Software companies continually invest in the security capabilities of their servers and software—it’s part of what you pay for, and saves you from having to do it yourself with proprietary tools. Whether it’s keeping track of your inventory, managing expenses or selling to customers online, top accredited business apps help keep your and your customers’ data safe, while also assisting you comply with GDPR. This is especially true of customer-facing apps. As a small business, it’s essential to demonstrate that you treat your customers’ data with care. Point-of-sale and online store apps help with SSL encryption and are continually working to figure out ways to help safeguard your customer data. As with your other accounts, ensure that access to these apps is managed and that your passwords are strong.
If you’re thinking of getting on board, think of security as a “must have” when comparing business apps and keep it top of mind when doing your research.

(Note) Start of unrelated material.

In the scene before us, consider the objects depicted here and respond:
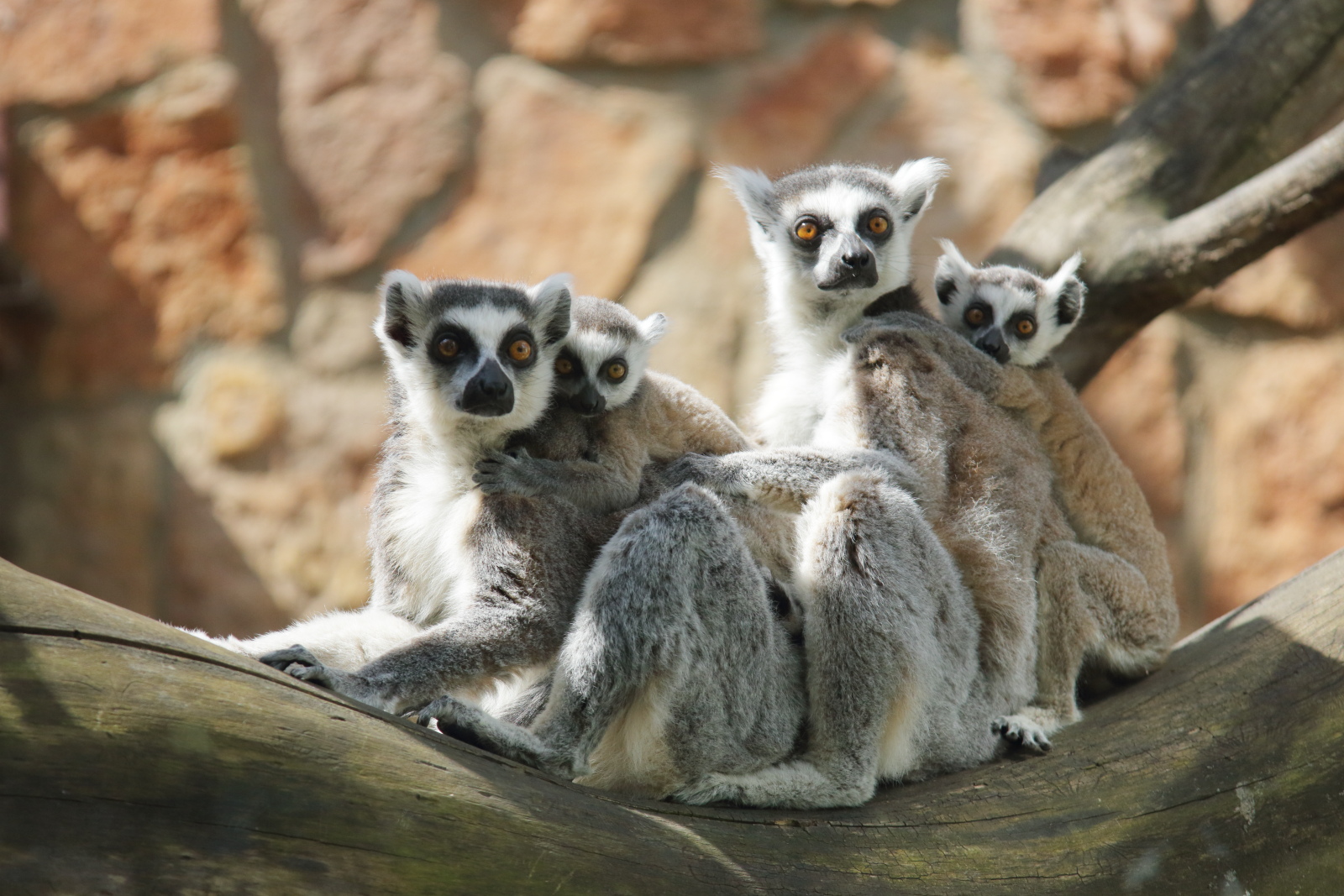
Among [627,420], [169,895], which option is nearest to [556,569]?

Making your SME more secure
For any business today, being a victim of a cyberattack is no longer a case of “if” but “when”. All any enterprise can do is be prepared. Remember, it’s a lot more expensive and time-consuming to clean up a cybermess than to be proactive now and build a cyber-resilient business.
If the average cyberattack costs you almost £10,0001, imagine how many attacks you can avoid (and the money you can save) by investing at least that into staff training and IT security. Think about cybersecurity as a long-term investment in business continuity, sustainability, reputation and survival, and it’s easier to take action.